The study addresses how to harness native allelic diversity from maize landraces to improve quantitative traits with limited variation in elite germplasm. By comprehensively sampling lines from three preselected landraces adapted to target environments, conducting high-density genotyping (600k SNPs), and multi-environment phenotyping, the authors mapped haplotype-trait associations with high resolution and evaluated their stability across environments and genetic backgrounds. The strategy identified numerous favorable haplotypes for early vigor and early plant height, many of which are rare or absent in elite breeding lines, indicating untapped beneficial variation. Effect signs were largely consistent across landraces and environments, suggesting limited background dependency. Haplotype-based tracking enabled direct comparison between landrace-derived and elite materials, and phenotypic contrasts demonstrated that specific favorable haplotypes can outperform elite lines, particularly under cooler conditions relevant to early development. The limited pleiotropic penalties observed for most favorable haplotypes (few increases in lodging or tillering) further support their practical utility. The approach mitigates common GWAS challenges in diverse panels (population structure, LD phase inconsistency) and provides compact associated regions (median 92 kb, few genes) that are amenable to candidate-gene identification and functional validation. Overall, the findings show that targeted, haplotype-centric discovery in landraces is a promising route to enrich elite germplasm for complex traits, with potential extension to other germplasm groups and allogamous crops.

This work establishes a genome-based, haplotype-centric strategy to discover and evaluate beneficial alleles for quantitative traits from maize landraces. By linking dense haplotype inventories to multi-environment phenotypes in large DH libraries, the study uncovers numerous favorable haplotypes for early development, many absent in elite breeding lines, and demonstrates stable effects across environments and genetic backgrounds with limited adverse pleiotropy. The approach delivers high mapping resolution, enabling candidate-gene prioritization. Future directions include: (i) proof-of-concept crosses introgressing favorable landrace haplotypes into elite germplasm; (ii) fine-mapping and functional validation of candidate haplotypes/genes; (iii) targeted allele mining and replacement of unfavorable haplotypes; (iv) leveraging gene editing to improve incompatible or disadvantageous haplotypes; and (v) integrating validated associations as fixed effects to enhance genome-based prediction in pre-breeding. The strategy is generalizable to other maize germplasm groups and allogamous crop species to translate genebank genomic information into improved plant performance.

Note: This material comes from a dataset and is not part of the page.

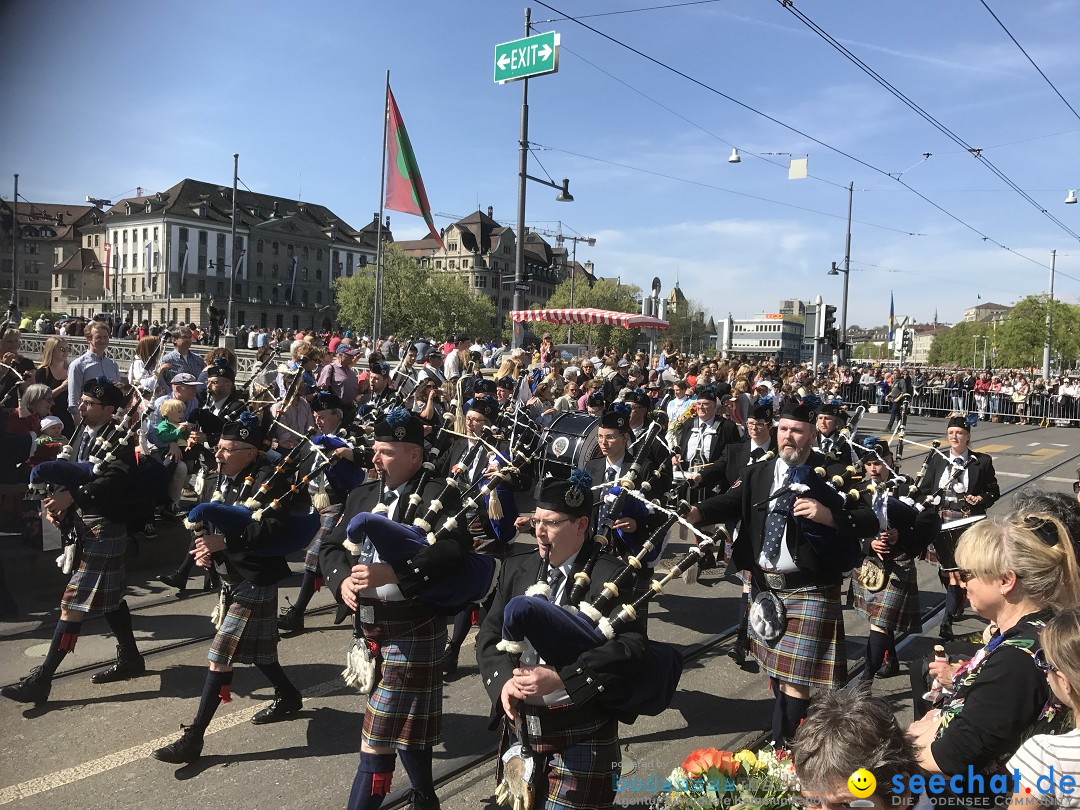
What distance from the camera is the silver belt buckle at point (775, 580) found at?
14.2 feet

• The proportion of genetic variance explained by haplotypes may be overestimated despite large sample size, necessitating cautious interpretation.

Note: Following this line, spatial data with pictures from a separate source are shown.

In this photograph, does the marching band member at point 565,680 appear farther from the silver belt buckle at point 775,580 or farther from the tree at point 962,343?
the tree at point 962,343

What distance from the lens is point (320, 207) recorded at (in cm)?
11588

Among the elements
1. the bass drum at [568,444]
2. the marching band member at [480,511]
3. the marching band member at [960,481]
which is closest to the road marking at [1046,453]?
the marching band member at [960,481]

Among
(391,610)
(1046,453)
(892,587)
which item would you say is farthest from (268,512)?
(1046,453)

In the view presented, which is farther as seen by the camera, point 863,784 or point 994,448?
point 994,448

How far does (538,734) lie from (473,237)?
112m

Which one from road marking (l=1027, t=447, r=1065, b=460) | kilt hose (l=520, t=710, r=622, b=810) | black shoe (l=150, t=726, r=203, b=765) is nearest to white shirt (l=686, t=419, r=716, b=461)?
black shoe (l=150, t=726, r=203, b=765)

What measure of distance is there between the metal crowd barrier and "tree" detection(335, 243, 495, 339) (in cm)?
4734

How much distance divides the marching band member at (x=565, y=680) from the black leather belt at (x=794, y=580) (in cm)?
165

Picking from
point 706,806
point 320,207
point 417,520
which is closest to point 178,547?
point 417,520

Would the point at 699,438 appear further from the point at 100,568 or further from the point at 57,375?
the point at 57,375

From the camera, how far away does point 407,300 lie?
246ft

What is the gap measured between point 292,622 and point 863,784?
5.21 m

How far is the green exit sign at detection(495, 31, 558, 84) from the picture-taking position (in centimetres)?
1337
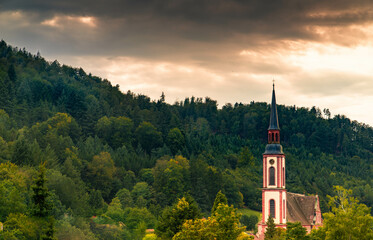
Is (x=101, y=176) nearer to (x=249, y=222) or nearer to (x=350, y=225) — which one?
(x=249, y=222)

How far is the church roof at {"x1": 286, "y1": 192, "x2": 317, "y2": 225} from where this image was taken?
122812 millimetres

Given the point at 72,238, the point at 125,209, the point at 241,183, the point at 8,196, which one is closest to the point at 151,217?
the point at 125,209

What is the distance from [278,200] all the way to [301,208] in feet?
24.2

• As with any GWAS, some detected associations may be spurious; although sequential significance determination and multi-locus modeling were used to minimize false positives.
• Beneficial haplotypes absent from breeding germplasm tended to be of low frequency in landraces, affecting power and variance explained.

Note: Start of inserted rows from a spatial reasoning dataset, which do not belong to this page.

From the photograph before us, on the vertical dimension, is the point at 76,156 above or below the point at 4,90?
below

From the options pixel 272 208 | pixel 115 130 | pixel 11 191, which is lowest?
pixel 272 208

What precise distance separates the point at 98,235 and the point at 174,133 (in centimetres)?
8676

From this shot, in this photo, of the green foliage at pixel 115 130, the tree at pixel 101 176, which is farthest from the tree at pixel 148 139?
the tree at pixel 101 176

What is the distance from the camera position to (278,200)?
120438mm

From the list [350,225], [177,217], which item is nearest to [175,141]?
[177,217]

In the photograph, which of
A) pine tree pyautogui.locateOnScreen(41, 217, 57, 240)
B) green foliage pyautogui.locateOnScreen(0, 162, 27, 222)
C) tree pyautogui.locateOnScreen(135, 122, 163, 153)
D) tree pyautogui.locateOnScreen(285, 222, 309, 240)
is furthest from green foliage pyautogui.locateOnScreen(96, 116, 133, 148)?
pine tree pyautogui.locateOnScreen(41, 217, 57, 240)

• Haplotype construction using fixed ten-SNP windows involves trade-offs: number of haplotypes per window and risk of recombination-breaking; optimal windowing and block definitions warrant further research. In a few regions, mapping resolution was suboptimal (>100 genes).
• The study focused on three preselected landraces and a European flint breeding panel; generalizability to other germplasm requires further validation.
• Phenotypic comparisons with elite lines used 14 breeding checks in six environments (2017); broader testing and direct crosses with elite material are needed for definitive proof-of-concept.
• Final validation of utility requires introgression and evaluation in elite backgrounds.